Dopo diverse esperienze “scattate” con amiche e amici, siamo giunti al suo giorno, avrei dovuto riservarle la prima puntata poiché è stata veramente la prima donna ad essere oggetto delle mie inquadrature. Il soggetto a cui mi riferisco è mia nipote: Barbara. La presenza femminile che più avevo sottomano. Ad onor del vero devo dire che è stata più un’imposizione che altro, anticipando quello che dirà in merito: “Semmai una delle tante e probabilmente il male minore”. Siamo nel 1983, sempre nel mio solaio, e la voglia di scattare e sperimentare era tanta, tra cui i doppi scatti (non si faceva scorrere la pellicola e poi veniva sovrapposto un altro scatto). A fare da scenografia c’erano anche diverse bottiglie di liquore, lì abbondavano in quanto era anche il rifugio delle bicchierate tra amici (che qualcuna poi lavava ;), mentre l’intensità luminosa avveniva tramite il sole che filtrava dall’abbaino, più o meno coperto. Scattate con Zenith manuale, pellicola Kodak 400 ASA.

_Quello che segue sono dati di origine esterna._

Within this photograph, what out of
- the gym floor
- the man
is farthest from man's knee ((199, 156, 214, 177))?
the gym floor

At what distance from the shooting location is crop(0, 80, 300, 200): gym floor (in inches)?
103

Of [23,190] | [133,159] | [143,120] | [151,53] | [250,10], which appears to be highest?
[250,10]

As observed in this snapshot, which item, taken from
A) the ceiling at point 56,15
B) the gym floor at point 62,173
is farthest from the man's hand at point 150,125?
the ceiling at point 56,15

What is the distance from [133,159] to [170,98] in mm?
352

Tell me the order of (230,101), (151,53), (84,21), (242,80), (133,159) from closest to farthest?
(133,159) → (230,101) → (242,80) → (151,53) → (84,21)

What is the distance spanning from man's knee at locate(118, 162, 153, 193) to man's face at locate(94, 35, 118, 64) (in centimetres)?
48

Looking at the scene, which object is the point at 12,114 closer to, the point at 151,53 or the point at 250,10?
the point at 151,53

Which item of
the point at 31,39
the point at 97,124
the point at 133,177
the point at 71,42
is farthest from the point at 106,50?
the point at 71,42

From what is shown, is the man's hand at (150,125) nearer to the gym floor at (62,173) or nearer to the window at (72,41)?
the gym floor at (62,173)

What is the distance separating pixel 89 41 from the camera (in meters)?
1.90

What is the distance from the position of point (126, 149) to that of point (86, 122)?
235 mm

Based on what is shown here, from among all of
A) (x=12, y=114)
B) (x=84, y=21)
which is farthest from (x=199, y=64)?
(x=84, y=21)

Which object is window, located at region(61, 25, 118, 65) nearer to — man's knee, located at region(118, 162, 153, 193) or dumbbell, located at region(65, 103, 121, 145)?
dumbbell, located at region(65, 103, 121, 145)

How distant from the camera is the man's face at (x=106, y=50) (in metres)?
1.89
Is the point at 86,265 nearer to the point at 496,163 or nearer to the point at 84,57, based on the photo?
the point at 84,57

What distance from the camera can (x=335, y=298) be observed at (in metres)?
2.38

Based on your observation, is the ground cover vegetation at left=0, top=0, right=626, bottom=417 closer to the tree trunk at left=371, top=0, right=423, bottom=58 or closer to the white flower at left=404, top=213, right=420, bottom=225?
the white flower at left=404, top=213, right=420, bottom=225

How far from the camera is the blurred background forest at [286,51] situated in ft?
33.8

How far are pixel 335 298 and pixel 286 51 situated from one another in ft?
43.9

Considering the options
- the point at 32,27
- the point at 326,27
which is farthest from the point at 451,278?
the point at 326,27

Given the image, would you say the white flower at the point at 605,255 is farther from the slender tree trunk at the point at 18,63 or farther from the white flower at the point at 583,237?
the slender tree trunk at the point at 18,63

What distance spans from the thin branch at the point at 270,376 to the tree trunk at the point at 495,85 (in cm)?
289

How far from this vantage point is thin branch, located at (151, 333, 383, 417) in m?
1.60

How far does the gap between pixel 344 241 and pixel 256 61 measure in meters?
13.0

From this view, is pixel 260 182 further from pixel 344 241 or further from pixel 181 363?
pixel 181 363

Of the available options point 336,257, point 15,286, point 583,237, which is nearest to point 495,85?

Siamo nel 1987, anno successivo all’uscita di “9 settimane e mezzo”. Raramente un film ha segnato così tanto un’epoca e con lei i costumi, la pubblicità, la musica, la moda e il cinema stesso. È anche uno dei rari casi, assieme al film “Flashdance”, in cui ogni fotogramma della pellicola è, a suo modo, una fotografia perfetta, da stampare e poi incorniciare. C'è da dire che il regista di entrambi i film è sempre il geniale Adrian Lyne. Il condizionamento era stato quindi inevitabile e a favorirne era stata Licia. Una ragazza di Como che si trovava per qualche giorno a Bedonia perché amica di Silvia. Frutta, cocktail, colori e luci al minimo vitale erano stati i requisiti della serata.
Per aver fatto queste foto è quasi scoppiato un caso diplomatico, ancora oggi simpaticamente non dimenticato, come se non fossero trascorsi 33 anni, ma 3 minuti. Quella ritratta in fotografia è Simona, mentre il “Casus belli” fu scatenato dall’amica comune Elena. Il mio errore fu quello di aver promesso di scattare le foto ad entrambe, solo che poi non andò come previsto. A mia discolpa c’è il fatto che abitavano a Milano e quindi creare una nuova occasione non era proprio semplice: “Mi cospargo il capo di cenere”. A sostenere la mia candida verità potrei chiamare in causa anche il bedoniese Sandro Sozzi, amico e conoscente di questa amichevole triade.
Ricordo che ci siamo conosciuti in treno. Era il 1985 e facevo il pendolare “militare” sulla linea Ivrea-Borgotaro. È sul sedile della “Seconda classe” che ho iniziato a fare quattro chiacchiere con Monica. Io proseguivo per Milano e lei scendeva a Fornovo. È stata in quella mezz’ora di chiacchiere fortuite che mi chiese, dopo qualche tempo, se mi sentivo di fare le fotografie per il suo prossimo matrimonio. Per me un salto nel buio, non lo avevo mai fatto e così le chiesi se accettava il rischio: “Dai, perché no?”. Quello di Monica e Daniele è stato quindi il mio primo servizio matrimoniale. Il tema che scelsi per l’album fu la “Partenza”, quella di un ipotetico viaggio di nozze. Così, dopo la celebrazione religiosa, ci trovammo presso la stazione di Borgotaro: loro arrivarono con un’auto d’epoca e io con una vecchia valigia.
Ho cercato i negativi per scansionare alcune di quelle fotografie, ma non li ho trovati. Dalla scatola dei ricordi sono uscite solo alcune foto stampate in bianco&nero.
Grazie Gigi per i bei ricordi ❤️❤️❤️
Ma che belle Gigi !!! Si il taglio è proprio anni 80 bellissime, BRAVO !!!!